-- Begin Material for this exercise --

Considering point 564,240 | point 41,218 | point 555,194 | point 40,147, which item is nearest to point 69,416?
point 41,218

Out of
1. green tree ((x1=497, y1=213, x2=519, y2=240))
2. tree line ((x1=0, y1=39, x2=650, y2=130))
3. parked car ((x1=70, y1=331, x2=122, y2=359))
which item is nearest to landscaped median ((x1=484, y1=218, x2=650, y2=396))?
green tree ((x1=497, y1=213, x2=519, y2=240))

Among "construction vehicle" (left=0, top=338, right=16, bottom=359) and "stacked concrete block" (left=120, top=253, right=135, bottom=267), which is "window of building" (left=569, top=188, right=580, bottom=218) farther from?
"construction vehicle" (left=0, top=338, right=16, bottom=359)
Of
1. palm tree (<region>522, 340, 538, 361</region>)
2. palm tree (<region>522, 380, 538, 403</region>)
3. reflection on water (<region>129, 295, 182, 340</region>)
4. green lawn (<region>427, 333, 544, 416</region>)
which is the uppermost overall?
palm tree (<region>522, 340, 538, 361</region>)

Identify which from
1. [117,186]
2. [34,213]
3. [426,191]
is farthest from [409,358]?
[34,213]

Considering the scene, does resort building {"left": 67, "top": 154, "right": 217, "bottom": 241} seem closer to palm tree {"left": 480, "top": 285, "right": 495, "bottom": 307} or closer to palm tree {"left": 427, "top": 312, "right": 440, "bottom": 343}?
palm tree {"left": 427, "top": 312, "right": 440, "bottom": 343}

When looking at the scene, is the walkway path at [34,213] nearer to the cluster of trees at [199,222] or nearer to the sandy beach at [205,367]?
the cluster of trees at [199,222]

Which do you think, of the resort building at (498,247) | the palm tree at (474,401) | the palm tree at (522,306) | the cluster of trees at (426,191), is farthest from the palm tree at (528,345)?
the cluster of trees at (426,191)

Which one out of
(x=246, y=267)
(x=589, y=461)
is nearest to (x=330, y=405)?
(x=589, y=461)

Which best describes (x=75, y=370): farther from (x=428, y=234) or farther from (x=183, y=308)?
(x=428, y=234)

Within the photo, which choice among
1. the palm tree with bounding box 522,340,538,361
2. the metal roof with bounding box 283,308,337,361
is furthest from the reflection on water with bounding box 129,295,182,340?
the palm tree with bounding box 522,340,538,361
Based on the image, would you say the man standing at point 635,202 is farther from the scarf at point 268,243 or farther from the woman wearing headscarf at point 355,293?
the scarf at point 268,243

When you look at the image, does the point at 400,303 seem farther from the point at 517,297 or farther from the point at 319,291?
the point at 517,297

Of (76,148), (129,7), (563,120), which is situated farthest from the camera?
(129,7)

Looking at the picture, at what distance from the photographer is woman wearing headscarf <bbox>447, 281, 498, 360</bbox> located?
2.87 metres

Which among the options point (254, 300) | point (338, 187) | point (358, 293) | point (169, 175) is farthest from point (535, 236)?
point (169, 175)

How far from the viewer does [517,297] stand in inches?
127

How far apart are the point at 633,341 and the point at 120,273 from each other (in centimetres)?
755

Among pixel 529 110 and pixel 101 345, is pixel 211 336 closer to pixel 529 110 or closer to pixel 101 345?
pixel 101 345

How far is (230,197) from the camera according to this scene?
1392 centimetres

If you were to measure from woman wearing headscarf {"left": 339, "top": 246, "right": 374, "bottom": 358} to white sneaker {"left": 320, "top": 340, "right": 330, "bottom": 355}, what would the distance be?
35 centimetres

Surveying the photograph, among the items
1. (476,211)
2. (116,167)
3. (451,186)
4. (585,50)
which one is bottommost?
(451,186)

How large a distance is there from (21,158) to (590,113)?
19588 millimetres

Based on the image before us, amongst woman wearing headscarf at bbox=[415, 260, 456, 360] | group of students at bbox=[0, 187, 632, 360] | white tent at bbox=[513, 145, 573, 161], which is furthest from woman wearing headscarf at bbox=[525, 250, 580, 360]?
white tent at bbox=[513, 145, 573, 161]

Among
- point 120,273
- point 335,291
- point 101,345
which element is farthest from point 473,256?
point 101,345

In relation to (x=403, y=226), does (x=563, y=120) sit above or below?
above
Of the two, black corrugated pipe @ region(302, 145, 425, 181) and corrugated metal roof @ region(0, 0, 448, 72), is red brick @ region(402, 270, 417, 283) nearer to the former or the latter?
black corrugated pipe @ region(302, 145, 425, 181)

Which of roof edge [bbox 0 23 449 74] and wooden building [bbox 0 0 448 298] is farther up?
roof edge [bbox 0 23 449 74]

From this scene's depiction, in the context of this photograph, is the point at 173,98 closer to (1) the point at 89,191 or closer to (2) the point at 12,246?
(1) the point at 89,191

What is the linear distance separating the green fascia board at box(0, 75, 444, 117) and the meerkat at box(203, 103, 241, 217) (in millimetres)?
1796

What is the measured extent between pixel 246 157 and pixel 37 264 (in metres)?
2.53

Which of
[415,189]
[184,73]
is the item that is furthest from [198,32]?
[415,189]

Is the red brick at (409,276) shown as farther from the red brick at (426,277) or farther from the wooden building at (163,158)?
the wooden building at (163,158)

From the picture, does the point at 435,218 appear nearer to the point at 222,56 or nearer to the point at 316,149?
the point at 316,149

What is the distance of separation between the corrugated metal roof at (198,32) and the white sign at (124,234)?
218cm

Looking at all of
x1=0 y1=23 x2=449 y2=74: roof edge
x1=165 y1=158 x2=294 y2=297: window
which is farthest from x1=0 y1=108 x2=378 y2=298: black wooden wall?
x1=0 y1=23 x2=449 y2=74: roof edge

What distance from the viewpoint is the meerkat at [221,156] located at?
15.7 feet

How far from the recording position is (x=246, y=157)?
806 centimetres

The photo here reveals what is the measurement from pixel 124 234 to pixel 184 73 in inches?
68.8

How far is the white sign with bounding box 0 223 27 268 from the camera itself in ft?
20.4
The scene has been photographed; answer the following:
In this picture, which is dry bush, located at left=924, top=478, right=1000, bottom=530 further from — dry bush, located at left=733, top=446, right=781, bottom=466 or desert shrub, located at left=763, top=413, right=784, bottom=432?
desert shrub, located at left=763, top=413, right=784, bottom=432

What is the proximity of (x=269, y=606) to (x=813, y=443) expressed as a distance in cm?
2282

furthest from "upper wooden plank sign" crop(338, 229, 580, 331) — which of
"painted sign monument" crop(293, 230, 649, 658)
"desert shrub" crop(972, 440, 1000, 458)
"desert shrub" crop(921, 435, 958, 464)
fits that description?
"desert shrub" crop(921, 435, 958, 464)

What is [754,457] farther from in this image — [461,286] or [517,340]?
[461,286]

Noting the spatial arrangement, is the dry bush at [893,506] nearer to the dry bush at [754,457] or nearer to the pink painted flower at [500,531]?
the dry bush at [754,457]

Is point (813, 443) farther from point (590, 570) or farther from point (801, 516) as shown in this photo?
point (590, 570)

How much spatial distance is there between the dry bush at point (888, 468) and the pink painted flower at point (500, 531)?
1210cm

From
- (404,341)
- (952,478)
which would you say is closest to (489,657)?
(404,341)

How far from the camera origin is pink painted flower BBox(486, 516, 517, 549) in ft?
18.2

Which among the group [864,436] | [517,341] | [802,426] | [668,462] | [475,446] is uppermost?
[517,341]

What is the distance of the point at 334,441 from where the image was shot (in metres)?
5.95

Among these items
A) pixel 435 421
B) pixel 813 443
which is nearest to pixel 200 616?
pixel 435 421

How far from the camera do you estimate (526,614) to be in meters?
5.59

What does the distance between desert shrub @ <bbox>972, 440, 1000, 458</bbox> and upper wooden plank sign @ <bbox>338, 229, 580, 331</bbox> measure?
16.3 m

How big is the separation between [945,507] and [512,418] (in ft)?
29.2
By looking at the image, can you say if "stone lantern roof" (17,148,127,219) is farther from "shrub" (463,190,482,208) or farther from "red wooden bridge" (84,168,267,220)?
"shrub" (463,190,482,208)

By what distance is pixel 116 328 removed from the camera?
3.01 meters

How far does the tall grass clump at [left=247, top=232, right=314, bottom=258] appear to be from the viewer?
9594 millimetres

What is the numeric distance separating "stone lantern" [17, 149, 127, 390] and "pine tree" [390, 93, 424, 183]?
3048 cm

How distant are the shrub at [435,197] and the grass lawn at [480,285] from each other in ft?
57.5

-- End Material for this exercise --

Please format the stretch from the line containing "How far does" through the end of the records as a two-column CSV headed text and answer, one row per record. Put each value in a single quoted field, with any line breaks replaced by spaces.

text,answer
"How far does the tall grass clump at [left=247, top=232, right=314, bottom=258] appear to be from the viewer?","9594 millimetres"
"What is the numeric distance separating ""stone lantern"" [17, 149, 127, 390] and ""pine tree"" [390, 93, 424, 183]?","3048 cm"
"How distant are the shrub at [435,197] and the grass lawn at [480,285] from each other in ft?","57.5"